* **Instructions**:
A. Retype the part of the Solr schema post starting with "I'm afraid I" and going on through "to be searchable.".
B. In the Solr schema post, how many fields with loaded data does the poster expect each document to contain at most?

* **Page text**:
⟨

You are viewing a plain text version of this content. The canonical link for it is here.
Posted to solr-user@lucene.apache.org by "Mike L." <ja...@yahoo.com> on 2014/02/05 04:00:52 UTC

Max Limit to Schema Fields - Solr 4.X

 
solr user group -
 
    I'm afraid I may have a scenario where I might need to define a few thousand fields in Solr. The context here is, this type of data is extremely granular and unfortunately cannot be grouped into logical groupings or aggregate fields because there is a need to know which granular field contains the data, and those field needs to be searchable. 
 
 With that said, I expect each <doc> to not contain more than 100 fields with loaded data at a given time. Its just not clear of the few thousand fields created, which ones will have the data pertaining to that doc. 
 
I'm just wondering here if there is any defined limit to how many fields can be created within a schema? I'm sure the configuration maintenance of a schema like this would be a nightmare, but would like to know if its at all possible in the first place before It may be attempted.
 
Thanks in advance -
Mike

Re: Max Limit to Schema Fields - Solr 4.X

Posted by Alexandre Rafalovitch <ar...@gmail.com>.

⟩

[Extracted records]
⟨

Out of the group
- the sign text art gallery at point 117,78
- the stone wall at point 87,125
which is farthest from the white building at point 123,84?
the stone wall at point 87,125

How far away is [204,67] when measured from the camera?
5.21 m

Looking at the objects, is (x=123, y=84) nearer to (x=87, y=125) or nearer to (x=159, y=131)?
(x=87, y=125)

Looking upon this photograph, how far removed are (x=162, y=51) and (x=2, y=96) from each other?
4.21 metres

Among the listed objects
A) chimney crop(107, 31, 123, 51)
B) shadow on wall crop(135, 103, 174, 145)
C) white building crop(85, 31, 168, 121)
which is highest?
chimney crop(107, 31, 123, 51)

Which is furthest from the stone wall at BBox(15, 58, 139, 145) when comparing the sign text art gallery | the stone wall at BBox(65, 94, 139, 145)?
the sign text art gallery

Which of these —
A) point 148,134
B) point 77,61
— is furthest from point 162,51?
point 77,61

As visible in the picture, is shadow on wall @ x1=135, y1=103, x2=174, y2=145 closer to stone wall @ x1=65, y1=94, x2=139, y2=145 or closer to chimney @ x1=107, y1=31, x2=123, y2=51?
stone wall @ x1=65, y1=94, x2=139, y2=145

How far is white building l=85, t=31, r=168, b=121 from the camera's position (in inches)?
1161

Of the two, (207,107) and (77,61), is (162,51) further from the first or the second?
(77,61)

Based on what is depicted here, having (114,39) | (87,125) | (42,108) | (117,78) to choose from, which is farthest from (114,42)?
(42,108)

⟩

* **Worked solutions**:
A.
I'm afraid I may have a scenario where I might need to define a few thousand fields in Solr. The context here is, this type of data is extremely granular and unfortunately cannot be grouped into logical groupings or aggregate fields because there is a need to know which granular field contains the data, and those field needs to be searchable.

B. No more than 100 fields.